The design of the two double fagade sections is based on an earlier simulation study by Charron and Athienitis [4]. The double fagades in the outdoor test-room were fully instrumented with thermocouples attached at several points on the cavity surfaces, hot wire anemometers for velocity measurement, pressure sensors and a weather station. Note that the back panel in each fagade consists of polystyrene enclosed on both sides with 1 cm thick plywood panels; the total RSI value is equal to 1 and it has negligible heat storage. The heat transfer through the panel to the room was negligible compared to other energy flows.

Figures 2 and 3 below compare results from the two fagades for January 26, 2004. This day was cold and clear with negligible wind. The data were collected every minute and averaged for about half hour from 11:20 am to 11:50 am. Quasi-steady state conditions existed with no major (not more than 5%) change of any of the parameters measured.

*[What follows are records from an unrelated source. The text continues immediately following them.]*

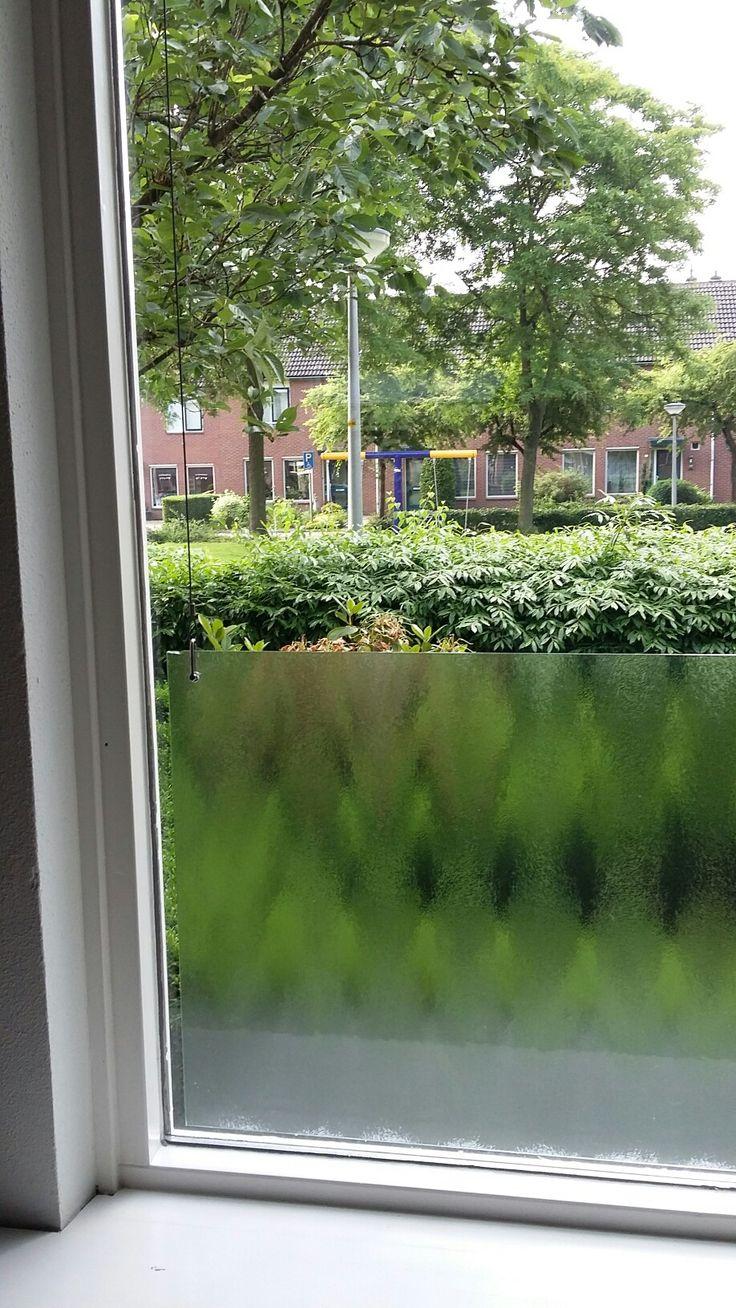Glasplaat voor het raam. Deze hangt aan twee stalen kabeltjes. Om inkijk te voorkomen.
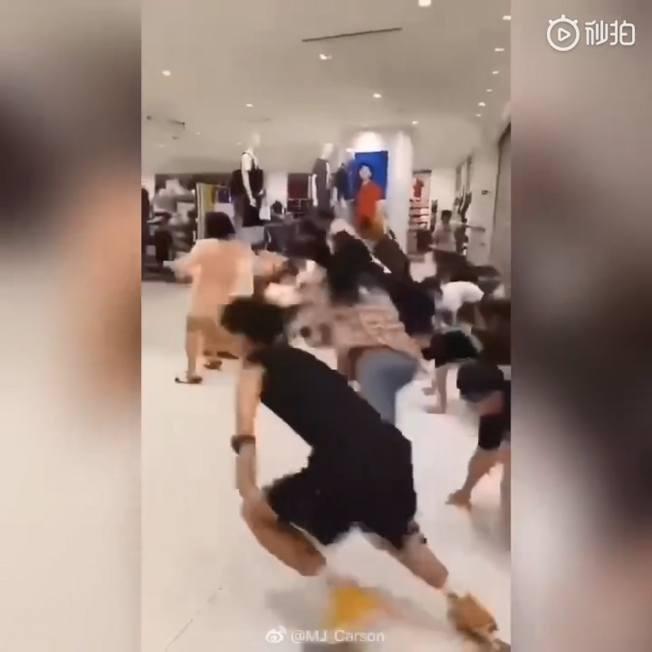 優衣庫店門才剛開三分之一,顧客就迫不及待搶著「爬」進店裡搶購。(取材自微博)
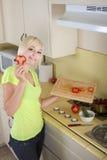 Junge blonde Frau mit Gemüse auf Küche Stockbilder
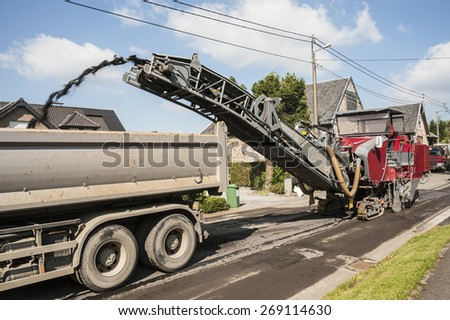 Road work with an asphalt road milling machine removing old pavement from a street surface  - stock photo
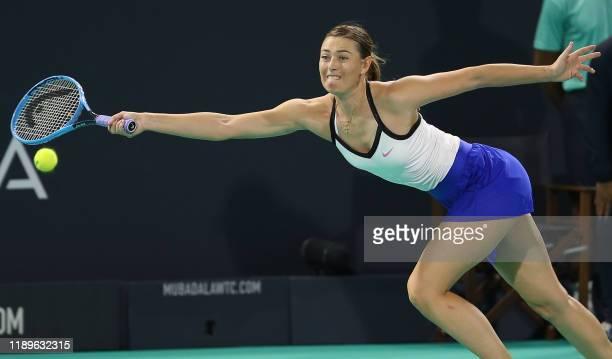 TOPSHOT Maria Sharapova of Russia reaches to return the ball to Ajla Tomljanovic of Australia during the Mubadala World Tennis Championship at Zayed...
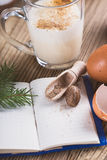 Eggnog  for Christmas, ingredients on rustic wooden table, recip Royalty Free Stock Photo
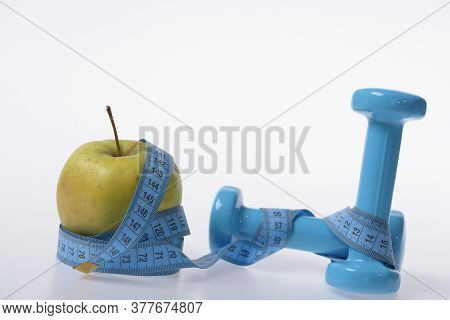 Health Regime And Fitness Symbols. Apple Fruit And Barbells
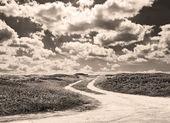 Estrada de terra e nuvens em tom sépia — Foto Stock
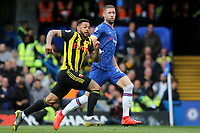 Watford's Andre Gray races into the Chelsea penalty area closely marked by Gary Cahill during Chelsea vs Watford, Premier League Football at Stamford Bridge on 5th May 2019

As can be seen from Figure 3, much higher thermal efficiencies are obtained when we have air flow on both sides of the PV than when the PV panel is exposed. For the case of Figure 2, the electricity generated was 87 W and the thermal energy (heating of air) 337 W without taking into account the significant heating at the inlet; as can be seen from Fig. 2 the air at the inlet is heated about 3 °C and this effect may also be due to some air leakage from the room into the cavity. The resulting electrical efficiency was about 10% and the thermal efficiency 37% for a total efficiency of 47%.

By comparison, in the configuration of Figure 3, the electrical efficiency of the PV was only 6% (but it was not at its maximum power point) and its thermal efficiency was 65% for a total of 71%. One disadvantage of the double cavity configuration of Fig.3 is that the PV operates at a higher temperature — a maximum temperature of 40.7°C when the outside temperature is -17 °C. The temperature of the air exiting the cavities may be controlled by varying the flow rate and mixing with indoor air.

Studies of the temperature and velocity profiles across the horizontal (air gap) were also performed. Figure 4 shows a typical inlet and outlet temperature profile corresponding to the measurements in Fig. 2. The velocity profiles that were used to compute the average velocity (equal to 0.6 m/s) showed a buoyancy-induced peak near the PV followed by flat region in the middle. The flow is complex, definitely a mix of natural and forced (fan — induced) convection, laminar at the inlet and turbulent near the top of the cavity.